• _GOAL_:
Copy out the listing below line for line, without changing any word, number or mark.

• _EXTRACTED INFORMATION_:

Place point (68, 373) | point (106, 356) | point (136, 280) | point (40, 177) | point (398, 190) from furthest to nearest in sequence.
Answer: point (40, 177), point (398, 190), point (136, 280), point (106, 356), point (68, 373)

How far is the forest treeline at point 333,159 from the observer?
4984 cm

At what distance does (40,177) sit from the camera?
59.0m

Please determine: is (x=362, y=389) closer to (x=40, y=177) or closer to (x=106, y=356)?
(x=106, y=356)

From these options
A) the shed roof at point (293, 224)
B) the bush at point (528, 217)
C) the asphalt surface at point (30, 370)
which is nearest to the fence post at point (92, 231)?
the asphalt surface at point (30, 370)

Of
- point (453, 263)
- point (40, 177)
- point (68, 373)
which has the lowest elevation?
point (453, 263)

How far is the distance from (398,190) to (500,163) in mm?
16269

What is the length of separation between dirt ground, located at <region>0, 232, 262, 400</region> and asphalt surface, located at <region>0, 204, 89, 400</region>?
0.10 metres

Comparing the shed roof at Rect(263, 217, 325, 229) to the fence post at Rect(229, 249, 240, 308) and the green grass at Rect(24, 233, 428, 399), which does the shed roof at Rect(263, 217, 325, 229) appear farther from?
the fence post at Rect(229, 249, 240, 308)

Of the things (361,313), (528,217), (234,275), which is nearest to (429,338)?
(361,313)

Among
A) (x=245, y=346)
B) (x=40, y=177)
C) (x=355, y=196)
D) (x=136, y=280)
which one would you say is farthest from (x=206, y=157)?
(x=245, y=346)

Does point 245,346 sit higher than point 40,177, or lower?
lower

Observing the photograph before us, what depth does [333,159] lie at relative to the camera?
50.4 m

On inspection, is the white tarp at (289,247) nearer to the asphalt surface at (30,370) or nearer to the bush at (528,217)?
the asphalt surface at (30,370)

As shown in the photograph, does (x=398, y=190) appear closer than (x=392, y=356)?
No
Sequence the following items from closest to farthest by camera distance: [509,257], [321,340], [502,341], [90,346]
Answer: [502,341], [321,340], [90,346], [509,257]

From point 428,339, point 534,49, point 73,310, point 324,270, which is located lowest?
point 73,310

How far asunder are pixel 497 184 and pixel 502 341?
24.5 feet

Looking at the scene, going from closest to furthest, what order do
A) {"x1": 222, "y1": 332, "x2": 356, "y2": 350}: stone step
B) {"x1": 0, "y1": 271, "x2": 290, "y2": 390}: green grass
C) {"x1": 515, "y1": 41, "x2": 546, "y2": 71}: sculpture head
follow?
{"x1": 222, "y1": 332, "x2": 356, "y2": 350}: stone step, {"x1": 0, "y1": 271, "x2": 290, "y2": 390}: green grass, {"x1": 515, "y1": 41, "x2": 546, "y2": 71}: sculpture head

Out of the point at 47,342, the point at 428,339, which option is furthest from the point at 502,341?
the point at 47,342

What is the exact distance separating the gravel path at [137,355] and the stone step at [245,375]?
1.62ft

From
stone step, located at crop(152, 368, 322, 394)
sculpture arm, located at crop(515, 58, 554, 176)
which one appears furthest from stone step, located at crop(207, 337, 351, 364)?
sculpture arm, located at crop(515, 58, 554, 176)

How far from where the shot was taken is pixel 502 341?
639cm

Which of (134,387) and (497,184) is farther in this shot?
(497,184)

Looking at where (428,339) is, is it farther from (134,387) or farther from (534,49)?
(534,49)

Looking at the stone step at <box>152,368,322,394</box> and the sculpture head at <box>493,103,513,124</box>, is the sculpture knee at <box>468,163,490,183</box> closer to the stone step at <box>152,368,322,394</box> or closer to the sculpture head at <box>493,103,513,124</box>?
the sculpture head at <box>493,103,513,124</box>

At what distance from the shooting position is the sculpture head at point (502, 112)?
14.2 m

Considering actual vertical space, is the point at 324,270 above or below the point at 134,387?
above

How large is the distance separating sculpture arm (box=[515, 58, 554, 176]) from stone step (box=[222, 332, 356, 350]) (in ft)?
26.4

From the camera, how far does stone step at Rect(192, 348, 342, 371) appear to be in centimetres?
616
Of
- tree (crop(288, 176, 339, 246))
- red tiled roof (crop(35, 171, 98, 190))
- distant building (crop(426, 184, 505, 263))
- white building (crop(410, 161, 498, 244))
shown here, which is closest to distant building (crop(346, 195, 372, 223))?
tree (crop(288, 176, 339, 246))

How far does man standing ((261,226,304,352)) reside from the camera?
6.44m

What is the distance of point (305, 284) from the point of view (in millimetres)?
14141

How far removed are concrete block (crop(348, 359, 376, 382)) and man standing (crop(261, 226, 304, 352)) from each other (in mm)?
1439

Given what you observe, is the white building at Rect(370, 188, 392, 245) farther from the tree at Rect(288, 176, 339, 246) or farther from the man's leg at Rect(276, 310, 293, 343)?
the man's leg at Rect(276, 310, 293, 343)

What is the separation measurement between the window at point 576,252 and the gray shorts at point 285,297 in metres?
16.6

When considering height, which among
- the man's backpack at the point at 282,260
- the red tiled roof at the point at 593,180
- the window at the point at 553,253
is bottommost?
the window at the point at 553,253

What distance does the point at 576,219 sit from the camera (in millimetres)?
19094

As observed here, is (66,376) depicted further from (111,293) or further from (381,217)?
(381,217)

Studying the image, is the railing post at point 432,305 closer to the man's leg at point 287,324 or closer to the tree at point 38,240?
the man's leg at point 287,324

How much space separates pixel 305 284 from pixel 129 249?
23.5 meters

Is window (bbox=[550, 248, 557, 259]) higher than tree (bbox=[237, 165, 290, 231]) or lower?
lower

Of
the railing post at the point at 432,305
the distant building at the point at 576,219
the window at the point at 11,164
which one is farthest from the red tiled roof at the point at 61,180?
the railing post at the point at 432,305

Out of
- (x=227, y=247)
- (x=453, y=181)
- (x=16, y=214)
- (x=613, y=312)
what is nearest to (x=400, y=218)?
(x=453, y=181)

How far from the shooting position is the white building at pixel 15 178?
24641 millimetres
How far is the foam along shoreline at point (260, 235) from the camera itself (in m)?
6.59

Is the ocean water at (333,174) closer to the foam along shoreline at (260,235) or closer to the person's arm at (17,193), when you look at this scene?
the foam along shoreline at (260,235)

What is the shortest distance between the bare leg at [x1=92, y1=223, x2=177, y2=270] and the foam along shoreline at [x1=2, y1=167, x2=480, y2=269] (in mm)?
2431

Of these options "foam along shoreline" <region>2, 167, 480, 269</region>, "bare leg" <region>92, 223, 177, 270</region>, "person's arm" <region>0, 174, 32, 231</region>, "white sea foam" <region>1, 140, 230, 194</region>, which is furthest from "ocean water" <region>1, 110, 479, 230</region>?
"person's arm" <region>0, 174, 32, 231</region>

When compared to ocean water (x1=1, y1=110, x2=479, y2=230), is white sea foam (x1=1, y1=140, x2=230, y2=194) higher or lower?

• _COMPLETED EXERCISE_:
Place point (68, 373) | point (106, 356) | point (136, 280) | point (40, 177) | point (398, 190) from furthest to nearest in sequence.
Answer: point (40, 177), point (398, 190), point (136, 280), point (106, 356), point (68, 373)

How far is the forest treeline at point 333,159 from the observer?
4984 cm

At what distance does (40,177) sit from the camera?
59.0m

Please determine: is (x=362, y=389) closer to (x=40, y=177) or closer to (x=106, y=356)?
(x=106, y=356)

From these options
A) the shed roof at point (293, 224)
B) the bush at point (528, 217)
C) the asphalt surface at point (30, 370)
which is nearest to the fence post at point (92, 231)?
the asphalt surface at point (30, 370)

Of
- point (453, 263)
- point (40, 177)
- point (68, 373)
which has the lowest elevation?
point (453, 263)

How far is the distance from (398,190) to (500,163) in mm?
16269

What is the length of separation between dirt ground, located at <region>0, 232, 262, 400</region> and asphalt surface, located at <region>0, 204, 89, 400</region>?
0.10 metres

Comparing the shed roof at Rect(263, 217, 325, 229) to the fence post at Rect(229, 249, 240, 308) and the green grass at Rect(24, 233, 428, 399), which does the shed roof at Rect(263, 217, 325, 229) appear farther from?
the fence post at Rect(229, 249, 240, 308)

Of the things (361,313), (528,217), (234,275), which is nearest to (429,338)?
(361,313)

Among
A) (x=245, y=346)
B) (x=40, y=177)
C) (x=355, y=196)
D) (x=136, y=280)
which one would you say is farthest from (x=206, y=157)?
(x=245, y=346)

Does point 245,346 sit higher than point 40,177, or lower?
lower

Observing the photograph before us, what depth does [333,159] lie at relative to the camera?
50.4 m

On inspection, is the white tarp at (289,247) nearer to the asphalt surface at (30,370) or nearer to the bush at (528,217)?
the asphalt surface at (30,370)

As shown in the photograph, does (x=398, y=190) appear closer than (x=392, y=356)?
No
Sequence the following items from closest to farthest by camera distance: [509,257], [321,340], [502,341], [90,346]
Answer: [502,341], [321,340], [90,346], [509,257]

From point 428,339, point 534,49, point 73,310, point 324,270, which is located lowest?
point 73,310

How far asunder are pixel 497 184 and pixel 502 341?
24.5 feet

Looking at the scene, going from closest to furthest, what order do
A) {"x1": 222, "y1": 332, "x2": 356, "y2": 350}: stone step
B) {"x1": 0, "y1": 271, "x2": 290, "y2": 390}: green grass
C) {"x1": 515, "y1": 41, "x2": 546, "y2": 71}: sculpture head
follow?
{"x1": 222, "y1": 332, "x2": 356, "y2": 350}: stone step, {"x1": 0, "y1": 271, "x2": 290, "y2": 390}: green grass, {"x1": 515, "y1": 41, "x2": 546, "y2": 71}: sculpture head

Out of the point at 47,342, the point at 428,339, which option is furthest from the point at 502,341?
the point at 47,342

What is the exact distance separating the gravel path at [137,355] and the stone step at [245,375]?
1.62ft

From
stone step, located at crop(152, 368, 322, 394)
sculpture arm, located at crop(515, 58, 554, 176)
which one appears furthest from stone step, located at crop(207, 337, 351, 364)?
sculpture arm, located at crop(515, 58, 554, 176)

How far from where the shot was taken is pixel 502 341?
639cm

Which of (134,387) and (497,184) is farther in this shot?
(497,184)

Looking at where (428,339) is, is it farther from (134,387) or farther from (534,49)?
(534,49)

Looking at the stone step at <box>152,368,322,394</box> and the sculpture head at <box>493,103,513,124</box>, is the sculpture knee at <box>468,163,490,183</box> closer to the stone step at <box>152,368,322,394</box> or closer to the sculpture head at <box>493,103,513,124</box>?
the sculpture head at <box>493,103,513,124</box>

At what distance from the shooting position is the sculpture head at point (502, 112)?
14.2 m

Considering actual vertical space, is the point at 324,270 above or below the point at 134,387?
above

How large is the distance separating sculpture arm (box=[515, 58, 554, 176]) from stone step (box=[222, 332, 356, 350]) (in ft)?
26.4

From the camera, how far does stone step at Rect(192, 348, 342, 371) appear to be in centimetres?
616
Of
- tree (crop(288, 176, 339, 246))
- red tiled roof (crop(35, 171, 98, 190))
- distant building (crop(426, 184, 505, 263))
- white building (crop(410, 161, 498, 244))
shown here, which is closest to distant building (crop(346, 195, 372, 223))?
tree (crop(288, 176, 339, 246))

How far does man standing ((261,226,304,352)) reside from the camera?
6.44m

What is the distance of point (305, 284) from the point of view (in millimetres)?
14141

How far removed are concrete block (crop(348, 359, 376, 382)) and man standing (crop(261, 226, 304, 352)) from each other (in mm)?
1439

Given what you observe, is the white building at Rect(370, 188, 392, 245) farther from the tree at Rect(288, 176, 339, 246) or farther from the man's leg at Rect(276, 310, 293, 343)?
the man's leg at Rect(276, 310, 293, 343)

What is the separation measurement between the window at point 576,252 and the gray shorts at point 285,297 in metres?
16.6

When considering height, which among
- the man's backpack at the point at 282,260
- the red tiled roof at the point at 593,180
- the window at the point at 553,253
is bottommost?
the window at the point at 553,253

What distance does the point at 576,219 sit from the camera (in millimetres)?
19094

As observed here, is (66,376) depicted further from (111,293) or further from (381,217)?
(381,217)

Studying the image, is the railing post at point 432,305 closer to the man's leg at point 287,324 or closer to the tree at point 38,240?
the man's leg at point 287,324

How much space separates pixel 305 284 from pixel 129 249?
23.5 meters

Is window (bbox=[550, 248, 557, 259]) higher than tree (bbox=[237, 165, 290, 231]) or lower?
lower

Of
the railing post at the point at 432,305
the distant building at the point at 576,219
the window at the point at 11,164
which one is farthest from the red tiled roof at the point at 61,180?
the railing post at the point at 432,305

Out of
- (x=227, y=247)
- (x=453, y=181)
- (x=16, y=214)
- (x=613, y=312)
what is nearest to (x=400, y=218)?
(x=453, y=181)

How far from the shooting position is the white building at pixel 15 178?
24641 millimetres
How far is the foam along shoreline at point (260, 235) from the camera itself (in m)?
6.59

Is the ocean water at (333,174) closer to the foam along shoreline at (260,235) or closer to the person's arm at (17,193), when you look at this scene?
the foam along shoreline at (260,235)

What is the shortest distance between the bare leg at [x1=92, y1=223, x2=177, y2=270] and the foam along shoreline at [x1=2, y1=167, x2=480, y2=269] (in mm)?
2431

Of these options "foam along shoreline" <region>2, 167, 480, 269</region>, "bare leg" <region>92, 223, 177, 270</region>, "person's arm" <region>0, 174, 32, 231</region>, "white sea foam" <region>1, 140, 230, 194</region>, which is furthest from "ocean water" <region>1, 110, 479, 230</region>?
"person's arm" <region>0, 174, 32, 231</region>

When compared to ocean water (x1=1, y1=110, x2=479, y2=230), is white sea foam (x1=1, y1=140, x2=230, y2=194) higher or lower?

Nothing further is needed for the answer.